Overview

This tutorial introduces two important discrete probability distributions in R: the Binomial and the Poisson distributions. In each section, we will:

  1. simulate random values from the distribution,
  2. display the simulated outcomes graphically,
  3. calculate exact probabilities using R,
  4. compute sample summaries from simulated data, and
  5. compare simulated results to theoretical quantities.

Discrete distributions arise when a random variable can take only distinct countable values, such as 0, 1, 2, 3, and so on.

Common discrete distributions

Some of the most common discrete distributions are listed below.

Tutorials

Binomial Distribution

Introduction

A Binomial random variable counts the number of successes in a fixed number of independent trials, where each trial has the same probability of success.

In R, we commonly use the following functions for the Binomial distribution:

  • rbinom() to simulate random values,
  • dbinom() to compute exact probabilities,
  • pbinom() to compute cumulative probabilities.

The function for simulation is:

rbinom(number_of_experiments, number_of_trials, probability_of_success)

If the number of trials is 1, the Binomial distribution reduces to a Bernoulli distribution.

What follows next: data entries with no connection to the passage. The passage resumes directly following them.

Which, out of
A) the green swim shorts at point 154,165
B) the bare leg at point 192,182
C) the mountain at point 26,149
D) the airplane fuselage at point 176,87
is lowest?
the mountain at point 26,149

Example 1: Simulating Binomial random variables

Simulate 50 Binomial random values from a distribution with parameters:

  • number of trials: \(n = 5\)
  • probability of success: \(p = 0.60\)
# Set parameters for the simulation
m <- 50    # number of experiments
n <- 5     # number of trials
p <- 0.60  # probability of success

# Generate binomial random numbers
X_binom <- rbinom(m, n, p)

# Output
X_binom
##  [1] 2 4 4 3 3 2 3 4 2 2 3 3 2 4 4 4 3 3 2 2 1 2 4 4 4 2 2 3 4 3 1 4 3 2 3 3 5 4
## [39] 5 3 3 4 3 1 2 4 3 4 4 2

Example 2: Frequency distribution of the simulated values

A bar chart is appropriate here because the outcomes are discrete.

barplot(
  table(X_binom),
  xlab = "X",
  ylab = "Frequency",
  main = "Frequency Distribution of Simulated Binomial Values"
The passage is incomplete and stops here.